Good report and pictures.


----------



## orvis1 (Sep 7, 2007)

Yep the burgers were from Daniels summit lodge and they were a tasty treat after a morning on the ice. :mrgreen:


----------



## STEVO (Sep 13, 2007)

Doooh, Orvis you gave away the spot. I thought we agreed to keep it a secret. Thats why we blacked out the background in the burger pics :mrgreen:

BTW, i thought you were just kidding about all those fish that you caught, but Now theres Pics. Theres the proof. Your becoming quite the Ice fisherman AKA "Icehole" :lol:


----------



## REPETER (Oct 3, 2007)

sorry I wasn't able to hook up with you at all...my brother made the final call the morning of and we went to Scofield instead as you already saw. Nice report...short sweet, and great pics. :mrgreen: looks like you got into more than most have been at the Berry


----------



## 10yearquest (Oct 15, 2009)

great burger porn! TELL me what is with the hershey bar in these and other pics? Are they your sponser or something? :lol:


----------



## sawsman (Sep 13, 2007)

Nice job, orvis1! caught with the Barbi pole?

They make a pretty good burger there, that's for sure. Uh- everything but the ketchup that is... _/O


----------



## 1morecast (Dec 6, 2007)

Thanks for the report!!! Please tell me you ate the candy bar.


----------



## orvis1 (Sep 7, 2007)

Yep the ketchup is on my brothers burger I am a mustard man myself. The hershey bar is the item of currently needed in the photo for the gut piles ice fishing contest. I kept the bar but should have eaten it like a victory cigar huh? :mrgreen: I think these burger places should pay me for the advertising kind of like being an orvis endorsed lodge. But better an Orivs1 endorsed burger joint...


----------



## blueboy22 (Sep 30, 2007)

Nice Fish Orvis,
What were you using?, How deep were they bitting?


----------



## orvis1 (Sep 7, 2007)

blueboy22 said:


> Nice Fish Orvis,
> What were you using?, How deep were they bitting?


We were in about 20 feet of water and it didn't really matter what we sent down jig wise they seemed to key in on white, pink, and green. We tipped some with mealworms and some with minnows but it didn't seem to matter.


----------



## JAT83 (Sep 9, 2007)

Nice fish Orvis! Looks like I need to take a hard deck trip this weekend!!!


----------



## Nor-tah (Dec 16, 2007)

JAT83 said:


> Nice fish Orvis! Looks like I need to take a hard deck trip this weekend!!!

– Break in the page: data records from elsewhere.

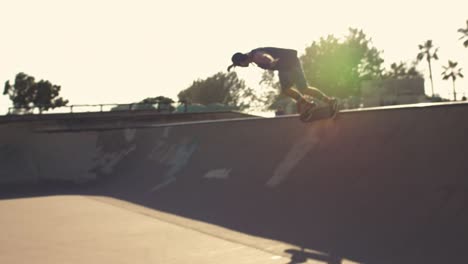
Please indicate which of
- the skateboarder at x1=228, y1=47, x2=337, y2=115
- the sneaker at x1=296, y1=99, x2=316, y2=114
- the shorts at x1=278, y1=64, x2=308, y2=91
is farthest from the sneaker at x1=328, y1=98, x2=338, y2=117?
the shorts at x1=278, y1=64, x2=308, y2=91

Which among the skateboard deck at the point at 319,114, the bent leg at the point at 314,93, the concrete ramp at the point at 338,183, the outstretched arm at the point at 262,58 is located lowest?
the concrete ramp at the point at 338,183

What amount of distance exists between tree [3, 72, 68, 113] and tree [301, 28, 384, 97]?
3778cm

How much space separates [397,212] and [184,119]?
19.5m

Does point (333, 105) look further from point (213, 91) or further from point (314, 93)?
point (213, 91)

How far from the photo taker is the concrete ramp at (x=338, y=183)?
17.0 feet

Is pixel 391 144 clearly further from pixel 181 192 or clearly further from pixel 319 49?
pixel 319 49

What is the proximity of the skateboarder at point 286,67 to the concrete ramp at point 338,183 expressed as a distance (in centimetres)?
51

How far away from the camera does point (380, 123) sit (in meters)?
7.11

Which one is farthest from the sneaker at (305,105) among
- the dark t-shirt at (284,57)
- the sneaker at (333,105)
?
the dark t-shirt at (284,57)

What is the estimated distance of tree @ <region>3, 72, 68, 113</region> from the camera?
72.8m

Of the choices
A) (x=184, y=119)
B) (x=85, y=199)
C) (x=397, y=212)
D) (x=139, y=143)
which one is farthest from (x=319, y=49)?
(x=397, y=212)

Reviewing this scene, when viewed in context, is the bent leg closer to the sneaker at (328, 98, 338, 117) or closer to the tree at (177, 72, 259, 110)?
the sneaker at (328, 98, 338, 117)

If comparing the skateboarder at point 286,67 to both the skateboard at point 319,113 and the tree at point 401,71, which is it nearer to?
the skateboard at point 319,113

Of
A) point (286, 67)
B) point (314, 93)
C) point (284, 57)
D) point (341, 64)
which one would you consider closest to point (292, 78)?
point (286, 67)
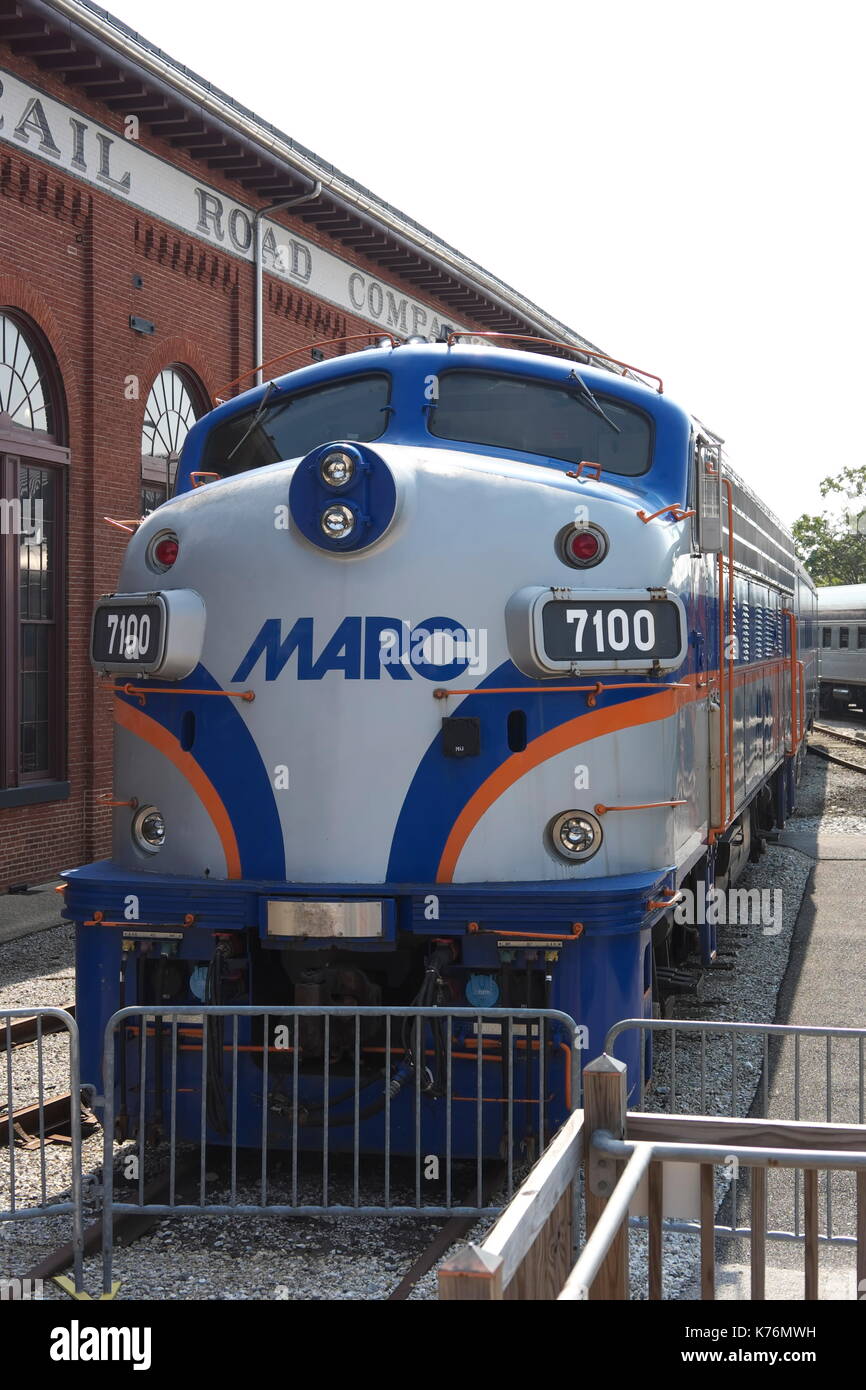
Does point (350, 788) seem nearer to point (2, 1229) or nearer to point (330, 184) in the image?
point (2, 1229)

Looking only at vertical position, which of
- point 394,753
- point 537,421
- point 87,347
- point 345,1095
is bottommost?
point 345,1095

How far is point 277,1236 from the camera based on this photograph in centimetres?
554

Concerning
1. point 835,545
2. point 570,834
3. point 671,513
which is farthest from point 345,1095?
point 835,545

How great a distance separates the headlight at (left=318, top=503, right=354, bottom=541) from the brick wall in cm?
943

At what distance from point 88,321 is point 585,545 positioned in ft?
36.0

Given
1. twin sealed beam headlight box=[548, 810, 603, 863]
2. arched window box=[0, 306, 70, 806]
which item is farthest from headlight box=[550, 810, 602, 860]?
arched window box=[0, 306, 70, 806]

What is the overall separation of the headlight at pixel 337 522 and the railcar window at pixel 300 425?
0.98m

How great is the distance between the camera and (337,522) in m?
5.70

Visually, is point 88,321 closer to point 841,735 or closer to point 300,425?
point 300,425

You do that, I want a report!!!!


----------



## STEVO (Sep 13, 2007)

Haha, I hope you guys have better luck than I did. I was fishing 20 feet from Orvis & I only had 1 bite all day, using the exact jig & bait he was using. Like Nortah would say, Craig had the hot hole and it wasnt from the jalepeno's :mrgreen: :lol:


----------



## JAT83 (Sep 9, 2007)

Nor-tah said:


> JAT83 said:
> 
> 
> > Nice fish Orvis! Looks like I need to take a hard deck trip this weekend!!!
> ...


  I'll see what I can do! Wish me luck if I end up going!


----------



## Nor-tah (Dec 16, 2007)

JAT83 said:


> Nor-tah said:
> 
> 
> > JAT83 said:
> ...


Come on Jat!! get out of dodge and go fish!!!! Its been way too long brother..


----------



## JAT83 (Sep 9, 2007)

Nor-tah said:


> JAT83 said:
> 
> 
> > [quote="Nor-tah":sy01zc7s]
> ...


Come on Jat!! get out of dodge and go fish!!!! Its been way too long brother..[/quote:sy01zc7s]

I agree! I will find out where ice is safe nearby. Don't know if I will have time on Saturday to get all the way to Scofield or Strawberry, but we'll see. I am planning on hitting up Echo, Rockport, or something in that area. I'll probably leave around 5:00 AM or so. If you want to go just let me know! (Didn't mean to rhym)


----------